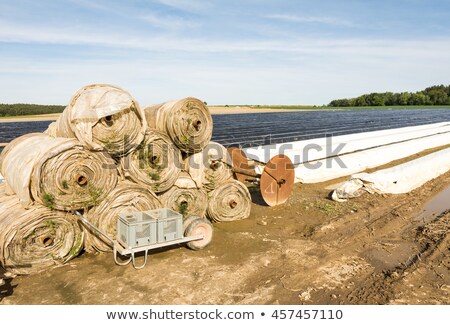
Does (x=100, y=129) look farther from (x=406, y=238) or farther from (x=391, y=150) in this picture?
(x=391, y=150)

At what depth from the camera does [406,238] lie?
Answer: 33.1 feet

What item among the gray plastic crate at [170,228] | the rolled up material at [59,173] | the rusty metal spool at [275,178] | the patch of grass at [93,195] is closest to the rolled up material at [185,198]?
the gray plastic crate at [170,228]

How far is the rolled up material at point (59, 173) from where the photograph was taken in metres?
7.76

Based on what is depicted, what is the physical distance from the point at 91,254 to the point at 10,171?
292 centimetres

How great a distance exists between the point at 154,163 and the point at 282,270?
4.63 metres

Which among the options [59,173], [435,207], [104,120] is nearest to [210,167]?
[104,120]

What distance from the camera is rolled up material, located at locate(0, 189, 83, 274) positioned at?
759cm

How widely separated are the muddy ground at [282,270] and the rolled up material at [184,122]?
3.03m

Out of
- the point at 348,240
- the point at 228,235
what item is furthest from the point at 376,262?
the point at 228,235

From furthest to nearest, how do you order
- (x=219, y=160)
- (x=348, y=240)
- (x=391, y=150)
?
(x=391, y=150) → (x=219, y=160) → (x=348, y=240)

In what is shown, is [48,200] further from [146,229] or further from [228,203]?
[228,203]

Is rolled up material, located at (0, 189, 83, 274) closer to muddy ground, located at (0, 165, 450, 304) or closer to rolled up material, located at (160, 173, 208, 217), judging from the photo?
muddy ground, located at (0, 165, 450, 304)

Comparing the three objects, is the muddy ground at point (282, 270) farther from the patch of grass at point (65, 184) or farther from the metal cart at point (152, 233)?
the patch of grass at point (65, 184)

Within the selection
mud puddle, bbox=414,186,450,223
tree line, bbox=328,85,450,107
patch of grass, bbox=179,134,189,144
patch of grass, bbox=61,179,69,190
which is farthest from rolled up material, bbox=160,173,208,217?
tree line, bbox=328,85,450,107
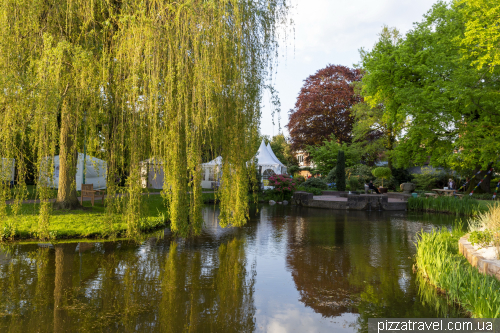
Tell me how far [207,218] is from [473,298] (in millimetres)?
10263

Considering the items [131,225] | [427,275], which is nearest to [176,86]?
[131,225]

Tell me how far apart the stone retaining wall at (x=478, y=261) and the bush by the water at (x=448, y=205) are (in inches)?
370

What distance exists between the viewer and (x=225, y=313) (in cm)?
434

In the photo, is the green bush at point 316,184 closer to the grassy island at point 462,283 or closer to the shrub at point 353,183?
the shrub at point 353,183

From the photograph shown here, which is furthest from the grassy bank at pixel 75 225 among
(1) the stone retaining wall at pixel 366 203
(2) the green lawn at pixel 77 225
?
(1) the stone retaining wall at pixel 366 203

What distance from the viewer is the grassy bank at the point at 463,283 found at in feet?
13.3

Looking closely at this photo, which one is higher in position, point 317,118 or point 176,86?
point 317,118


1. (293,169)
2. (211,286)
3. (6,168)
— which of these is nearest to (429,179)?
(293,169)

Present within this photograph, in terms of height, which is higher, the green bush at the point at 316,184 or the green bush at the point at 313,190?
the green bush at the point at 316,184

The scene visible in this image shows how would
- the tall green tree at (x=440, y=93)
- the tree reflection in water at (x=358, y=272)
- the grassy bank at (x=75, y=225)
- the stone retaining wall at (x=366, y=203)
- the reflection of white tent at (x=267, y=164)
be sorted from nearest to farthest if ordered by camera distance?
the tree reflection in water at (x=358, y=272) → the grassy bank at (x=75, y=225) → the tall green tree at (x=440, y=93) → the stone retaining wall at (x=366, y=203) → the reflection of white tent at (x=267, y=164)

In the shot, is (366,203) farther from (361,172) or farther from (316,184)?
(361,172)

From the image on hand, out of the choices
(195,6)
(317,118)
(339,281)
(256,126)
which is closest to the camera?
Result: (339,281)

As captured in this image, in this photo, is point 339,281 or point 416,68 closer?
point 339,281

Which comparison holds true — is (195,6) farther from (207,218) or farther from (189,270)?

================

__Problem to solve__: Reproduce all of the records above verbatim, omitting the pictures.

__Written response__:
Does (x=100, y=129) look farther from (x=406, y=238) or farther from (x=391, y=150) in this picture?
(x=391, y=150)

At what depth from the camera does [406,238] lie?
Answer: 33.1 feet

What item among the gray plastic crate at [170,228] | the rolled up material at [59,173] | the rusty metal spool at [275,178] | the patch of grass at [93,195] is closest to the rolled up material at [185,198]?
the gray plastic crate at [170,228]

How far is the rolled up material at point (59, 173) from where the photograph was taken in metres?
7.76

Based on what is depicted, what is the physical distance from the point at 91,254 to the point at 10,171?
292 centimetres

How great a distance exists between the point at 154,163 and the point at 282,270?
4.63 metres

Which among the options [59,173], [435,207], [104,120] is nearest to [210,167]?
[104,120]

What distance from the camera is rolled up material, located at locate(0, 189, 83, 274) positioned at?
759cm

How widely separated are the muddy ground at [282,270] and the rolled up material at [184,122]?
3.03m

Out of
- the point at 348,240
- the point at 228,235
what item is furthest from the point at 376,262?
the point at 228,235

From furthest to nearest, how do you order
- (x=219, y=160)
- (x=348, y=240)
- (x=391, y=150)
?
(x=391, y=150) → (x=219, y=160) → (x=348, y=240)

In what is shown, is [48,200] further from [146,229] or further from [228,203]?
[228,203]

Is rolled up material, located at (0, 189, 83, 274) closer to muddy ground, located at (0, 165, 450, 304) or closer to rolled up material, located at (160, 173, 208, 217), judging from the photo?
muddy ground, located at (0, 165, 450, 304)

Comparing the three objects, is the muddy ground at point (282, 270) farther from the patch of grass at point (65, 184) or farther from the metal cart at point (152, 233)?
the patch of grass at point (65, 184)

Within the selection
mud puddle, bbox=414,186,450,223
tree line, bbox=328,85,450,107
patch of grass, bbox=179,134,189,144
patch of grass, bbox=61,179,69,190
which is farthest from rolled up material, bbox=160,173,208,217?
tree line, bbox=328,85,450,107
Tell me how far [207,218] is from [473,298] (in millimetres)?
10263

Considering the items [131,225] | [427,275], which is nearest to [176,86]?
[131,225]

Tell me how far apart the stone retaining wall at (x=478, y=261) and the bush by the water at (x=448, y=205) are (in inches)?
370

What distance exists between the viewer and (x=225, y=313) (in cm)?
434

In the photo, is the green bush at point 316,184 closer to the grassy island at point 462,283 or closer to the shrub at point 353,183?
the shrub at point 353,183

From the photograph shown here, which is furthest from the grassy bank at pixel 75 225 among
(1) the stone retaining wall at pixel 366 203
(2) the green lawn at pixel 77 225
?
(1) the stone retaining wall at pixel 366 203

What distance from the viewer is the grassy bank at the point at 463,283 found at in feet?
13.3

Looking closely at this photo, which one is higher in position, point 317,118 or point 176,86?
point 317,118


1. (293,169)
2. (211,286)
3. (6,168)
— which of these is nearest to (429,179)?
(293,169)

Present within this photograph, in terms of height, which is higher, the green bush at the point at 316,184 or the green bush at the point at 313,190?
the green bush at the point at 316,184

The scene visible in this image shows how would
- the tall green tree at (x=440, y=93)
- the tree reflection in water at (x=358, y=272)
- the grassy bank at (x=75, y=225)
- the stone retaining wall at (x=366, y=203)
- the reflection of white tent at (x=267, y=164)
be sorted from nearest to farthest if ordered by camera distance?
the tree reflection in water at (x=358, y=272) → the grassy bank at (x=75, y=225) → the tall green tree at (x=440, y=93) → the stone retaining wall at (x=366, y=203) → the reflection of white tent at (x=267, y=164)

In the shot, is (366,203) farther from (361,172) or farther from (316,184)?
(361,172)

From the image on hand, out of the choices
(195,6)
(317,118)
(339,281)
(256,126)
which is closest to the camera?
Result: (339,281)

As captured in this image, in this photo, is point 339,281 or point 416,68 closer?
point 339,281

Which comparison holds true — is (195,6) farther from (207,218) or farther from (189,270)?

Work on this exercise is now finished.